Many authors have considered dispersion modelling for normal data, for example Aitkin (1987), Carroll (1987), Davidian and Carroll (1987), Carroll and Rupert, (1988). Smyth (1989) showed that similar methods could be used for a certain class of non-normal generalized linear models. In this paper we extend Smyth's (1989) methods to arbitrary generalized linear models by using the saddle-point approximation to the distribution of the responses.

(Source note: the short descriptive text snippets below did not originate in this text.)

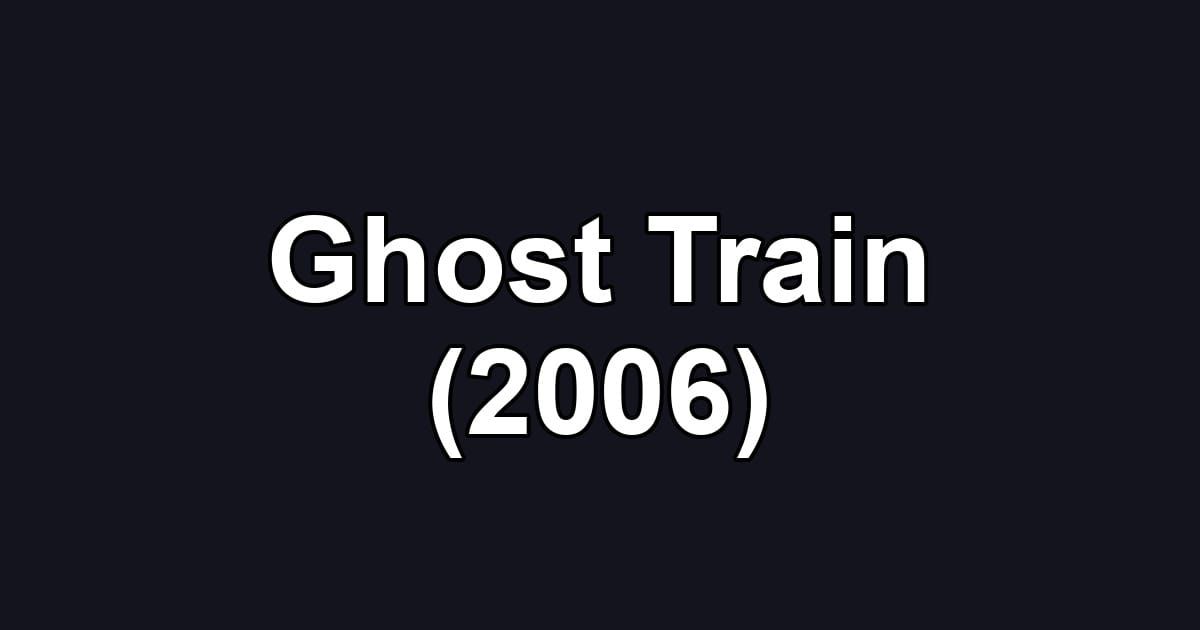 Ghost Train (2006)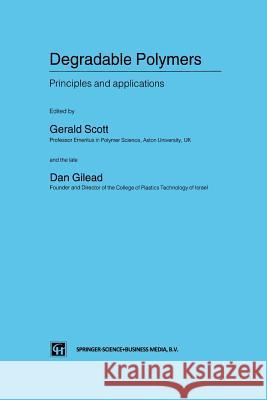 Degradable Polymers: Principles and Applications Scott, G. 9789401042536 Springer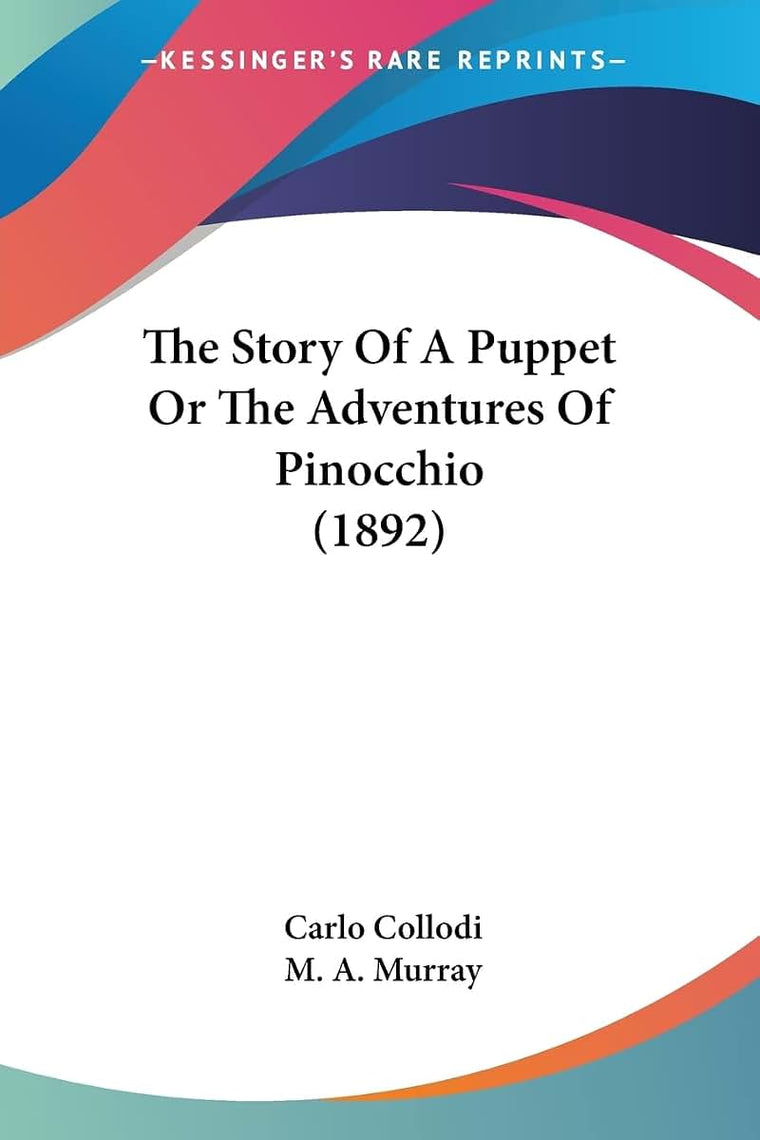 The Story Of A Puppet Or The Adventures Of Pinocchio (1892)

Before dispersion modelling can take place, it is necessary to estimate the mean of the data accurately. For this reason, dispersion modelling takes place in the presence of a (possibly large) number of nuisance parameters. It is well known that maximum likelihood estimators for variance parameters in regression models are generally biased. For normal linear models it is common to use residual or restricted maximum likelihood (REML) instead of maximum likelihood to estimate parameters affecting the variances. REML maximizes the likelihood, not of the original observations, but of a set of zero mean contrasts. This has the effect of adjusting for available degrees of freedom, and produces estimators which are at least approximately unbiased.

The generalization of REML to non-normal models is not obvious, as zero mean contrasts do not generally exist. Several general methods of adjusting likelihood methods for nuisance parameters have been proposed, including Cox and Reid (1987), McCullagh and Tibshirani (1990) and Smyth and Verbyla (1996), which reduce to REML for normal linear models. In this paper we use the approach of McCullagh and Tibshirani (1990) to adjust the score vector and information matrices for leverage effects. We find that this requires minimal modification to the standard computations in a generalized linear model context. We note that the adjustments agree with Cox and Reid (1987) to second order, but not with the saddle-point conditional likelihood given by Smyth and Verbyla (1996).

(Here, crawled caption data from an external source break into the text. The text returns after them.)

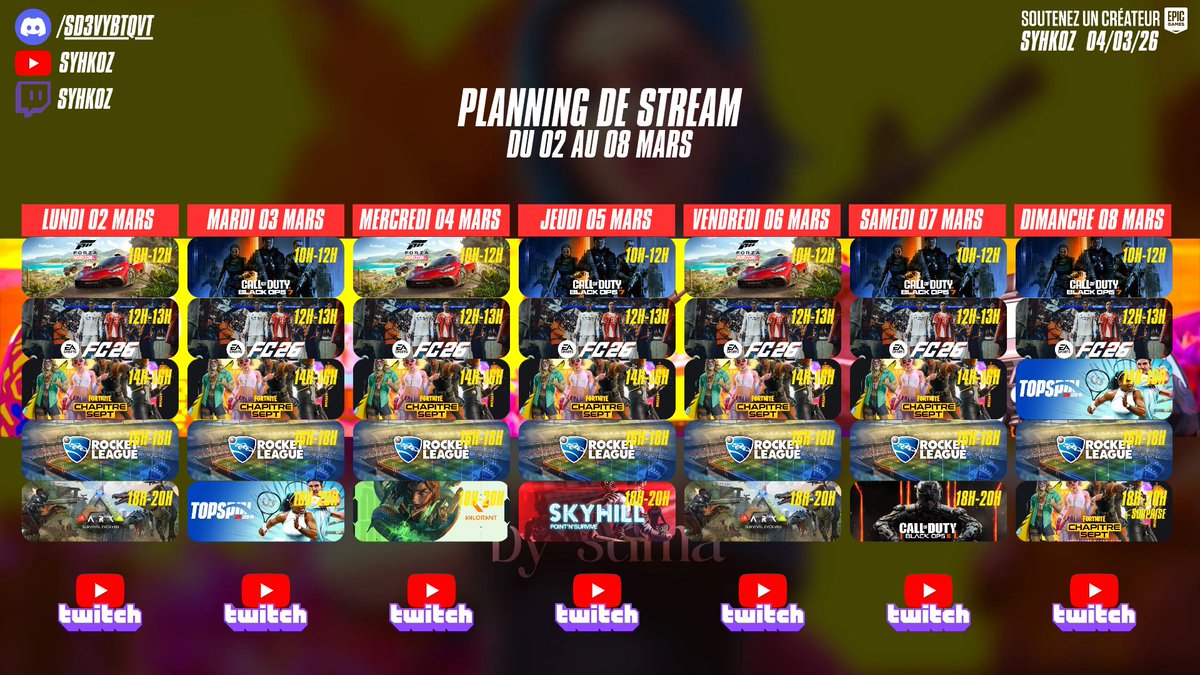 Planning de stream (02/03 - 08/03)
➤ twitch.tv/syhkoz
➤ youtube.com/@syhkoz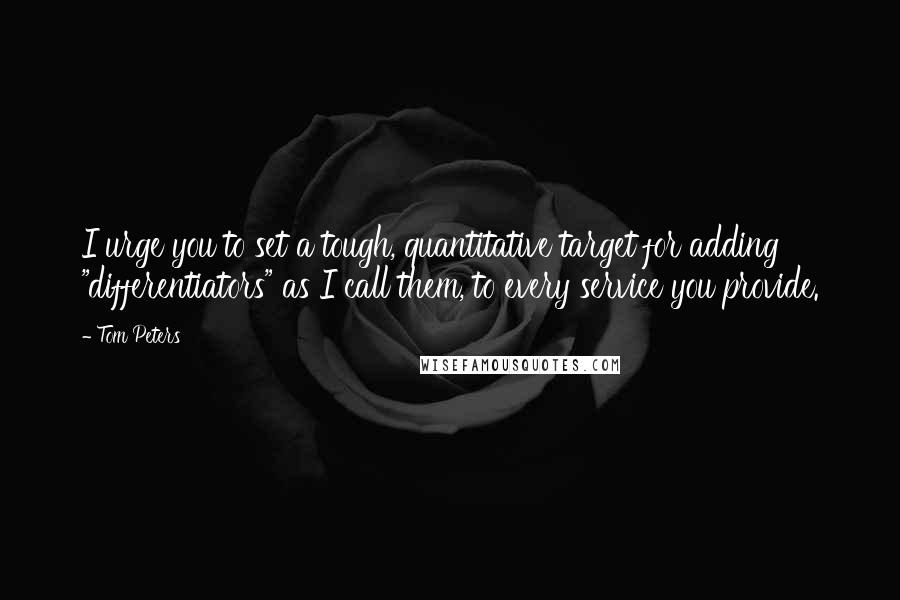 Tom Peters Quotes: I urge you to set a tough, quantitative target for adding "differentiators" as I call them, to every service you provide.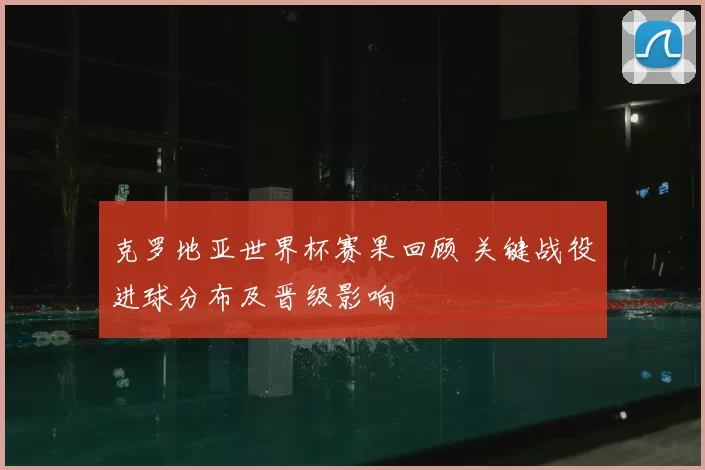 克罗地亚世界杯赛果回顾 关键战役进球分布及晋级影响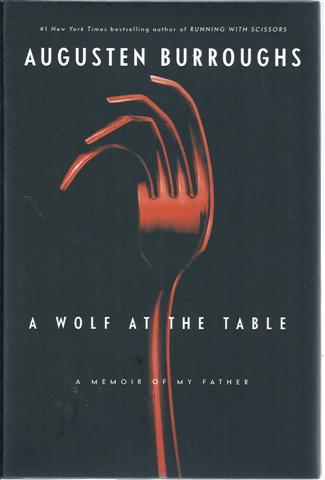 A Wolf at the Table
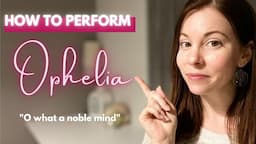 An Actor's Guide to "O what a noble mind is here o'erthrown" | Ophelia monologue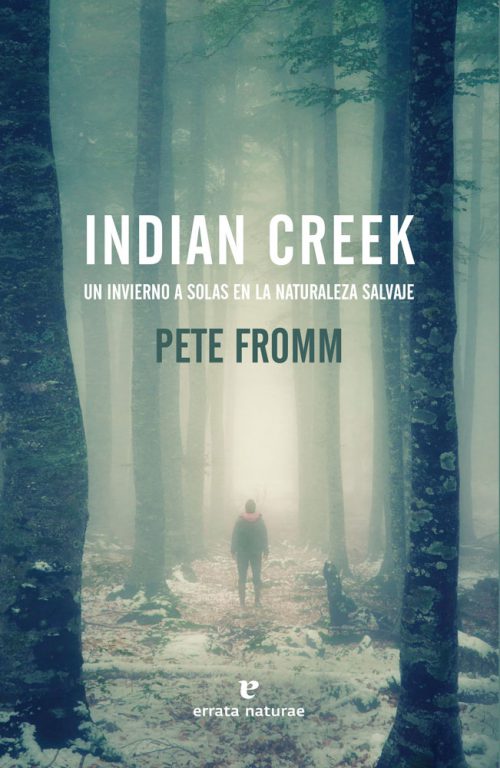 INDIAN CREEK. UN INVIERNO A SOLAS EN LA NATURALEZA SALVAJE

Verbyla (1993) shows that REML estimators in normal linear regression enjoy a hitherto unappreciated robustness property, of being less sensitive than the maximum likelihood estimators to perturbations in the model. This property supports the notion that REML can be considered more reliable than maximum likelihood in small samples. We show, through two data examples, that our adjusted likelihood methods also enjoy this property in this more general context.

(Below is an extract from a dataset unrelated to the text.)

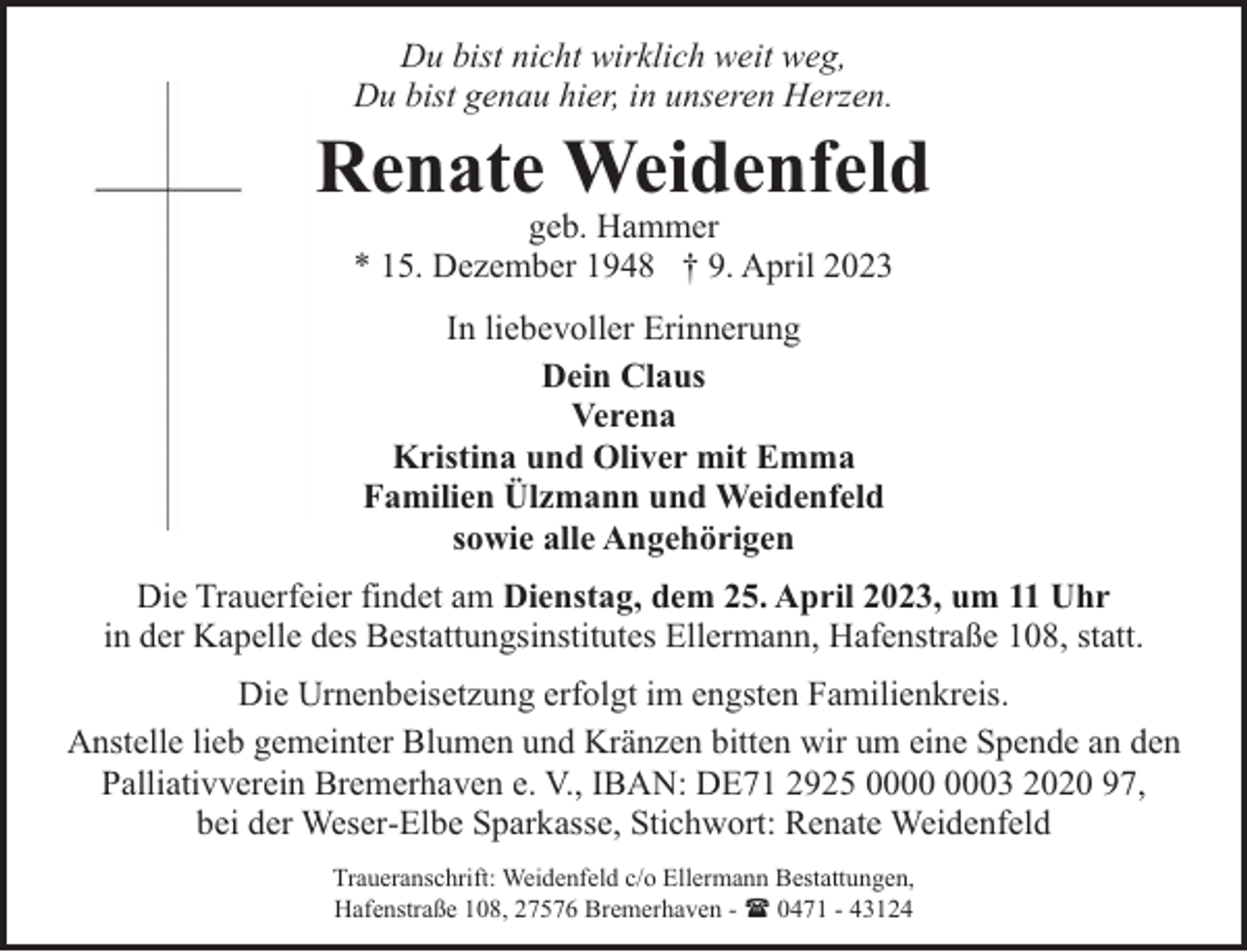 <p>Du bist nicht wirklich weit weg,<br />Du bist genau hier, in unseren Herzen.</p><p>Renate Weidenfeld<br />geb. Hammer<br />* 15. Dezember 1948 † 9. April 2023<br />In liebevoller Erinnerung<br />Dein Claus<br />Verena<br />Kristina und Oliver mit Emma<br />Familien Ülzmann und Weidenfeld<br />sowie alle Angehörigen<br />Die Trauerfeier findet am Dienstag, dem 25. April 2023, um 11 Uhr<br />in der Kapelle des Bestattungsinstitutes Ellermann, Hafenstraße 108, statt.<br />Die Urnenbeisetzung erfolgt im engsten Familienkreis.<br />Anstelle lieb gemeinter Blumen und Kränzen bitten wir um eine Spende an den<br />Palliativverein Bremerhaven e. V., IBAN: DE71 2925 03 2020 97,<br />bei der Weser-Elbe Sparkasse, Stichwort: Renate Weidenfeld<br />Traueranschrift: Weidenfeld c/o Ellermann Bestattungen,<br />Hafenstraße 108, 27576 Bremerhaven - ( 0471 - 43124</p>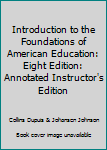 Hardcover Introduction to the Foundations of American Education: Eight Edition: Annotated Instructor's Edition Book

Section 2 of this paper introduces double generalized linear models, in which the mean and the dispersion are modelled simultaneously. The saddle-point approximation and its accuracy is discusses in Section 3. Section 4 discusses generalizations of REML to non-normal models. The application to double generalized linear models is set out in Section 5, and two data examples are worked through in Section 6. S-Plus functions to fit double generalized linear models are also described. The paper finishes with a summary and pointers to software availability.